ASA ASDM real-time log viewer issue

Tzy Chun Chong · ‎01-18-2016

Hi Guys,

I got a question about ASDM real-time log viewer. I tried to simplified my question to easy understand version below.

ACL

access-list FROM-CORE permit tcp any host 10.1.1.1 eq 53

access-list FROM-CORE permit ip any any log

I've enabled the log for only "any any" ACL at the bottom. From ASDM, if i highlighted the line1 ACL and right click for option, select "show log" i'll open for empty logs since i did not enable the "log" statement at the end of list, this is alright. But when i tried the same "show log" for the line2 "any any". All the traffic logs pumping in.... this sound alright. But the IP and protocol that matching the line1 (random ip that goes to 10.1.1.1 with port 53) also appears to this traffic logs.

My questions:

My purpose is i would like to see what is the genuine traffic that riding on the any any line and configure a specific ACL above the bottom line then end of the day i will get rid of the "permit any any" line.
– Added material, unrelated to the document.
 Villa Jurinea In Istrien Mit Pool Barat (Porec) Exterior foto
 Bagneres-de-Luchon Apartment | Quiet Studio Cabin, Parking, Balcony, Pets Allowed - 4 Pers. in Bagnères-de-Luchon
But if the logs still logging the specific ACL i defined above, I can't fulfill my purpose.

What's my mind are the traffic that hits the ACL line1 shouldn't be hitting the ACL at the bottom and shouldn't be logged. Am i right or wrong? Pls advised and let me know if i'm hitting certain bugs? I'm using ASA5585 version 9.2(4) and this is setup as transparent firewall.

Thanks, i'll rate for helpful reply.

Regards

Tzy

Philip D'Ath · ‎01-18-2016

I have never had any luck getting that method to work (right click, show log).

It might be easier catching the log in a text file and then using a text editor to show all the lines not containing 10.1.1.1/53.

Tzy Chun Chong · ‎01-25-2016

You just need to add the "log" statement at the end of the ACL and that will activate the real time log viewer (right click, show log) to works. My problem is my first ACL in line 1 shouldn't appear on the any any log but it still shown there.